Surrenda Link Investment Fund, the £28m property and TEP fund, is to realise a gain of 48.2% over the initial purchase price of a Derby-based commercial property in its portfolio.
The remaining properties in the portfolio continue to deliver strong capital growth, as well as a rental yield of 8.4% per annum, resulting in an unrealised gain to date of £2.483m.
Ernie Hayes, investment adviser at Surrenda-link, says: “This last week has seen another period of caution for investors; fund managers are moving to protect their portfolios. SLIF could be the secure growth alternative to cash that many investors are looking for.
“Its resilient performance can be put down to the implicit smoothing effect in TEPs, low correlation attributes of property with the stock market, and the complementary nature of property and TEP assets. SLIF has proved its worth in uncertain conditions and has seen a promising start to its fifth year. Interest in the TEP market is picking up as investors look forward to an end to policy bonus cuts.”

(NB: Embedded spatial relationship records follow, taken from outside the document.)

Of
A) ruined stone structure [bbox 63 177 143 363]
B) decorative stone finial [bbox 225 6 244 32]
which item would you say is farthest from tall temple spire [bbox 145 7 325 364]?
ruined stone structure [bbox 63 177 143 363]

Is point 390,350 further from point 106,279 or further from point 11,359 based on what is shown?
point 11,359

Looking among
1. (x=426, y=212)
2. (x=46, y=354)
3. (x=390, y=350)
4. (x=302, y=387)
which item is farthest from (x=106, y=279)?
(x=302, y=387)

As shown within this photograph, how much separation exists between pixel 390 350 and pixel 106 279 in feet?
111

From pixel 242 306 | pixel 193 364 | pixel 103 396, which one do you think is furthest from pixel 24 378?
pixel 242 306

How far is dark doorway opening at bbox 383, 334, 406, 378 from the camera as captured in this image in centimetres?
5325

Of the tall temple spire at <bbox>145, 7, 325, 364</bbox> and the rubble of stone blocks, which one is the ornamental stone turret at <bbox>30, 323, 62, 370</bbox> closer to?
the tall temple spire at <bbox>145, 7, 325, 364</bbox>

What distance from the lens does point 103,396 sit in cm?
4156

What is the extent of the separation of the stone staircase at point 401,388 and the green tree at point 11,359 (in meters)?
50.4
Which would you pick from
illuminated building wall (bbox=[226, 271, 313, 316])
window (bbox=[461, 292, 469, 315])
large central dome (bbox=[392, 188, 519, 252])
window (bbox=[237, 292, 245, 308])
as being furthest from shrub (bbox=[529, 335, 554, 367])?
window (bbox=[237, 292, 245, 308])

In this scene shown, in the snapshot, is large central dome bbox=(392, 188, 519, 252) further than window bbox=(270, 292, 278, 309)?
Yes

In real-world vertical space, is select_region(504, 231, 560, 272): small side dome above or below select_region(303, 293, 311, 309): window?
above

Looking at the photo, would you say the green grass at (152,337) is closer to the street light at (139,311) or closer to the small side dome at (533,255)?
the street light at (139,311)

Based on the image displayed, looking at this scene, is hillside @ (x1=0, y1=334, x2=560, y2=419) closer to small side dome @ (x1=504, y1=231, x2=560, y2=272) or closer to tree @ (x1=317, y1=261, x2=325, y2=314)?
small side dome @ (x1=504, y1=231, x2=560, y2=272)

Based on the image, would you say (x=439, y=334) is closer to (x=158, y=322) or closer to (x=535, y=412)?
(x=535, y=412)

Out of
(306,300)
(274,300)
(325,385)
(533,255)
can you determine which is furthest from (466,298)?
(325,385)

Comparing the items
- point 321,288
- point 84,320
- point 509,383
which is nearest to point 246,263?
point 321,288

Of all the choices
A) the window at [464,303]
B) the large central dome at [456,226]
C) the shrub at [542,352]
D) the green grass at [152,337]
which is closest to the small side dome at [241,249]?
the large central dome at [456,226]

The endowment market has welcomed the announcement of strong investment returns on the with-profit funds of the major life offices.

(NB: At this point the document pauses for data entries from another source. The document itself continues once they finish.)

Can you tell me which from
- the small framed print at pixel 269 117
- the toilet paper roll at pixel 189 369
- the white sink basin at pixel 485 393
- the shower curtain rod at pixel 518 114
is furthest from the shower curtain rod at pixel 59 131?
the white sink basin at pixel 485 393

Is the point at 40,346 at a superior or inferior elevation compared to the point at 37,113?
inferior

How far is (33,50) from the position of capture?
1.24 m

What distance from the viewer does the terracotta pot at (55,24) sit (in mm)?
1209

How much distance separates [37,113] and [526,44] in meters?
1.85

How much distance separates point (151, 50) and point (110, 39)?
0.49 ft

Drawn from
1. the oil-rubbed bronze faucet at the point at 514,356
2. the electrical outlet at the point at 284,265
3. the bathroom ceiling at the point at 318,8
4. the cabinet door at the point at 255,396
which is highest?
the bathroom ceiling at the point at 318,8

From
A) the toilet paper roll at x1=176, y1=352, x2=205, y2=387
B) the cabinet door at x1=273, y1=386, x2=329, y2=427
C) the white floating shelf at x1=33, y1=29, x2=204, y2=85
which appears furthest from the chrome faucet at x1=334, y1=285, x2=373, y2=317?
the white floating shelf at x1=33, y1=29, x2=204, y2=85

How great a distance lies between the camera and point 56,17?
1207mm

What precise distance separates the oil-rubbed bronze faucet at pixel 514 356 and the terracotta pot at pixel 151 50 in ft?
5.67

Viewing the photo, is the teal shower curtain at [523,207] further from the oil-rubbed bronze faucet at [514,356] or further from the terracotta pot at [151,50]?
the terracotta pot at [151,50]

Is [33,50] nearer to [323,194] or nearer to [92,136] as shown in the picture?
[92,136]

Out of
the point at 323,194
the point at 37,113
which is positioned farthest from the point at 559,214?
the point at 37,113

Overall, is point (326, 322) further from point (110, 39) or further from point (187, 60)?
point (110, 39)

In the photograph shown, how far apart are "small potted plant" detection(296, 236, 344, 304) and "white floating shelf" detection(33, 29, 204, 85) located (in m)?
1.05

Prudential announced a return of 16.5% gross on their with-profits fund, one of their strongest performances to date. This and further positive announcements by Norwich Union and Standard Life should lead to a further improvement in TEP market confidence, as they continue to compare favourably with other types of long-term investments.
Hayes adds: “Surrenda-link is a specialist in alternative asset investment, with an intimate knowledge of the TEP market. It is able to source endowment policies on behalf of SLIF directly from policyholders thereby avoiding excessive up-front costs.
“TEP investors benefit from the underlying assets which are well diversified between UK and overseas equities, property and fixed income stock.”